I don’t want to retrieve User
objects, rather I want to retrieve Friend
objects.
That’s not the case. I am going to put the code of Friend
Model again, so, here it is:
class Friend(model.Model):
freinds = models.ManyToManyField(User)
I did not put the User
Model code because that does not matter as I don’t want to retrieve User
objects.
So, let’s say I create a new User
object as:
user = User.objects.create(...)
Now, what I want is to retrieve all those Friend
objects which have user
in their ManyToManyField
.
For example, consider that Friend
Model does not have ManyToMany
but ForeignKeyField
, so as in this supposed case, to get all those Friend
objects which have user
in their ForiegnKeyField
, we would do:
user_friends = Friend.objects.filter(friend=user)
So, I want exactly something like this but on ManyToManyField
instead of ForiegnKeyField
.
I hope you understood now, what I meant.
Ok, I think I’m clear now.
You have a User
named user
.
You want all Friend
that are related to that user
.
So you’re looking for Friend.objects.filter(user=user)
It works exactly like a reverse ForeignKey relationship.
How will it work? I mean how does the model know that we are looking for Friend
objects which are related to user
with this line of code Friend.objects.filter(friend=user)
?
Does not the friend
field have more than one User
objects as it is ManyToManyField
?
First, note that it’s user=user
, not friend=user
. The field named user
is the reverse reference to the User model. It works like any other reverse ForeignKey reference.
Yes, a Friend
may relate to many User
. I’m not sure why you think this changes anything.
Read the various docs on ManyToManyField, Many-to-many relationships | Django documentation | Django, and the related object manager docs referenced above - including all the examples to see how they work.
Also, run your tests in the shell, and examine the queries being generated. That should help you understand this.
1 Like
Why it is user=user
? The Friend
Model does not have any field named user
, so how will it work? As you said it’s reverse reference, so if I create the User
instance with the name user_one
, so in the retrieval statement will it be user_one=user_one
or user=user_one
?
Read the referenced docs - it’s all explained in there.

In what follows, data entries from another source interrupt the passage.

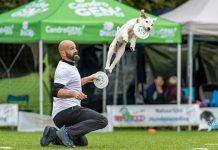 Adrian Stoica con il suo cane nella disciplina di disc dog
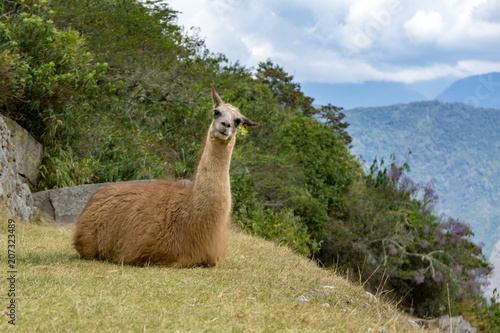 Fotobehang Lama Llama perched on a hill in Peru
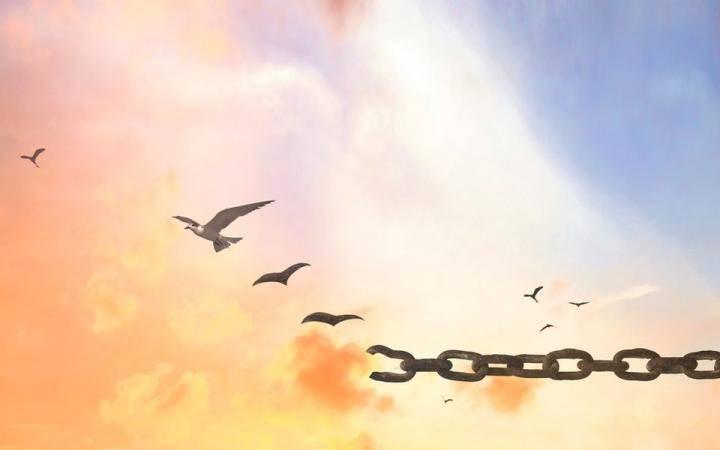 Общество парадоксальной свободы в Украине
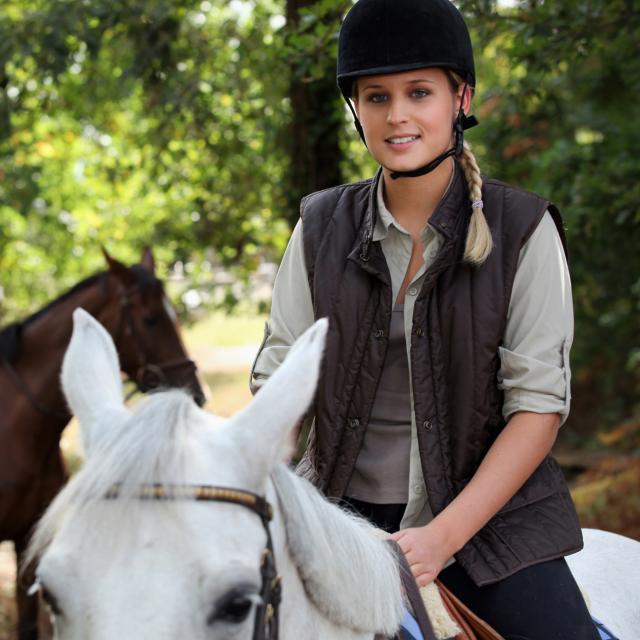 Equitation Cheval 1©phovoir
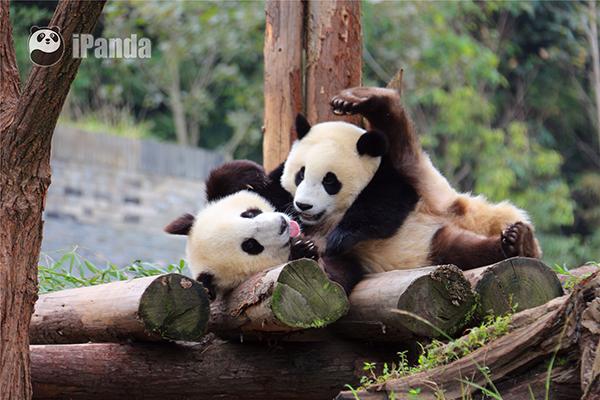 """大熊猫""""青青""""和""""冰冰"""""""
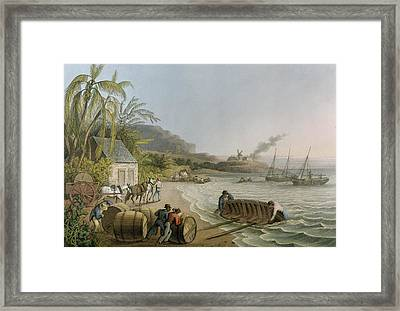 Carting And Putting Sugar Hogsheads On Board Framed Print by William Clark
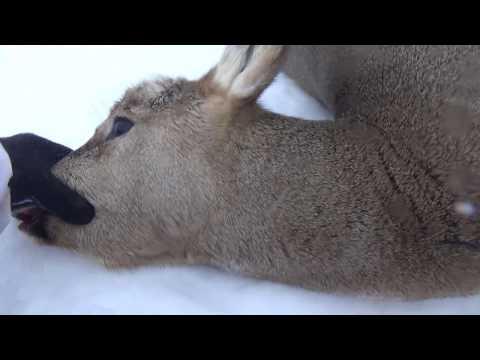 Удачная охота на косулю и тест майки с обогревом от магазина warmer-world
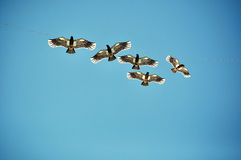Free as birds Royalty Free Stock Photo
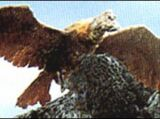 Ookondoru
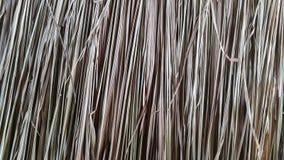 Getrocknete Kokosnuss verlässt Beschaffenheit Stockbilder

OK I studied the docs you referred and here’s a screenshot from the docs:
So, in first and second execution the statements have
publications__id
and
publications__pk
. Why they have used
double-underscore instead of using a
dot like
publications.id
and
publications.pk
?
That’s the same notation used anywhere as a parameter. That’s standard Django notation.
If you have a “forward” ForeignKey reference, you use the dot notation as object references (e.g. request.user.username), but the double_underscore if it’s a field reference in a query.